Two Boys

We are called for an unconscious and find the man out cold on his feet near Pope Park.  He is a tall man in his early thirties with a ghost white complexion, standing there on the side of the road, his head nodded forward, arms hanging down swaying.  Another drug user on the nod in Hartford.  I shake him and he opens his eyes and says he is fine, but then he drifts back out.  My partner wheels the stretcher over and we gently push him down onto it.  He wakes enough to again, say he is fine, but he drops back out.  In the ambulance, I check his ETCO2 and his pulse saturation.  The numbers are 66 and 90.  I can stimulate him and the numbers come up a little, but if I leave him alone, he doesn’t breathe well enough on his own.  I put in an IV, which he doesn’t feel.  I take a 10 cc syringe, squirt out one cc, then add 1 cc of Naloxone to the syringe.  I slowly give him one cc of the mixture, delivered 0.1 mgs of Naloxone, a tiny dose.  When he doesn’t respond, I give him another 0.1 mg dose, and soon he is talking to me.  He doesn’t even know I have given Naloxone to him.

“I don’t need to go to the hospital,” he says.  “What time is it?   I have to get back to work or I’m going to lose my job.  I‘m on my lunch break.”

It is three-thirty in the afternoon.  I ask him where he works and he says he is a house painter.  He asks where we picked him up, and after I tell him, he tells me he is painting a house a few blocks from there.

I tell him the doctors will look at him at the hospital, and after, watching him for an hour, will let him go.

“Dude, I can’t wait that long,” he says, “I’ll lose my job.”

I feel for him, but we had to take him in.

His name is Keith and he lives in an upscale suburb of Hartford.  The street is familiar to me.  I did an overdose there maybe a year before. I remember the mother sobbing at the sight of her son on the bathroom floor, even though we were easily able to revive him.  I sensed she was at her breaking point.  He had already been through rehab four times.

“You didn’t give me Narcan, did you?” Keith asks.

“Yes, I did,” I say.  “Just a little, enough to keep you breathing without me having to shake you every minute.”

“Fuck, I’m going to lose my job.”

“You have to be careful if you are going to use,” I say.

“I only did a half a bag.  I just haven’t used.  I got out of a program last week.”

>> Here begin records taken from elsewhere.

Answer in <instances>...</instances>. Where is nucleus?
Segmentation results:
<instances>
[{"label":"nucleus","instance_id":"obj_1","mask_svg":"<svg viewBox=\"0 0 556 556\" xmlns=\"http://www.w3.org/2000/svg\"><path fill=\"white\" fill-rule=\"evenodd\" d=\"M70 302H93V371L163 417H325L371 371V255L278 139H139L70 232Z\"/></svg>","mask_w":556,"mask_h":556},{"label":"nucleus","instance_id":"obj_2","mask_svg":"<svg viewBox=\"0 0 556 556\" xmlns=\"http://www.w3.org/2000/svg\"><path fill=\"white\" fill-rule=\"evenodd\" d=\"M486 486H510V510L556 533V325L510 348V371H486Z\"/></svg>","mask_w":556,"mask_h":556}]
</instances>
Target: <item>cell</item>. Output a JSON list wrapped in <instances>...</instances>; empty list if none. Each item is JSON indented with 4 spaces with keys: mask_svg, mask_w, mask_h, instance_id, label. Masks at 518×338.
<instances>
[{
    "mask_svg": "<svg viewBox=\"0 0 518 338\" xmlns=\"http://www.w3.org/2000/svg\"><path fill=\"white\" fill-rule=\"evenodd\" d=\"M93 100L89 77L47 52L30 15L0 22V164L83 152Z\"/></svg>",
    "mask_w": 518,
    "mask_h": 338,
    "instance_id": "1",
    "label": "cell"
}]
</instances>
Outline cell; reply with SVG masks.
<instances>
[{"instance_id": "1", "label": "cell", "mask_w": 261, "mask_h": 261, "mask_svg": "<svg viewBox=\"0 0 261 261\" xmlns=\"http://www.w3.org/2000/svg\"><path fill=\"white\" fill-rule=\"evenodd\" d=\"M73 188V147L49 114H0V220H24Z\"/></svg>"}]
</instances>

“Your tolerance is down.  If you are going to use no matter what have someone there with you.  Have Narcan around.  Do you have it at home?”

He nods. 

“Who do you live with?”

“My Dad took me back in.”

“Does he know how to use it?”

“Yeah.”

“You have to be careful with the fentanyl around.”

“I know my friend Marty died a month ago.”

The name rings a bell with me.  “What was his name?

“Marty Harris.”

“I took care of him before,” I say.  “That was a year ago.”  Marty was the young man I remembered.  The news of his death, even though I barely knew him shocks and saddens me.  Marty and Keith were the same age

 “He got out of jail after nine months and he oded and died.”

“I’m sorry.”

“Man, I’m going to lose my job.”

Once we get to the hospital, he gets even more anxious, and he ends up pulling his IV out.  I try to get a nurse to come over.  I give the heads up that he wants to leave.  The nurse says he’ll get a doctor to look at him.  The doctor comes over and the doctor and Keith end up in a shouting match.  The doctor tells Keith he obviously doesn’t care about his own life because he is doing drugs that may kill him.  The young man tells the doctor to fuck off and walks out, swearing that he is going to lose his job and he has to walk all the way back to the job site.

 

That night I google his friend Marty’s name and add obituary and the name of the town to the search.  And there he is – a picture of the other young man.  There is nothing in the obituary that mentions drugs.  It just says he died too soon and what a kind heart he had.  He was a high school swimmer, an avid soccer fan and an accomplished cook.  He liked to camp with his family in the Adirondacks.  There is a long list of family members he left behind.  I read the comments.  One poster says how he remembered him so fondly as a little boy playing in the neighborhood.  There are even pictures of him when he had to be about five.  One shows him with another young boy, and I wonder if it is the man who I transported today.

Another poster writes:   “He is no longer in pain.”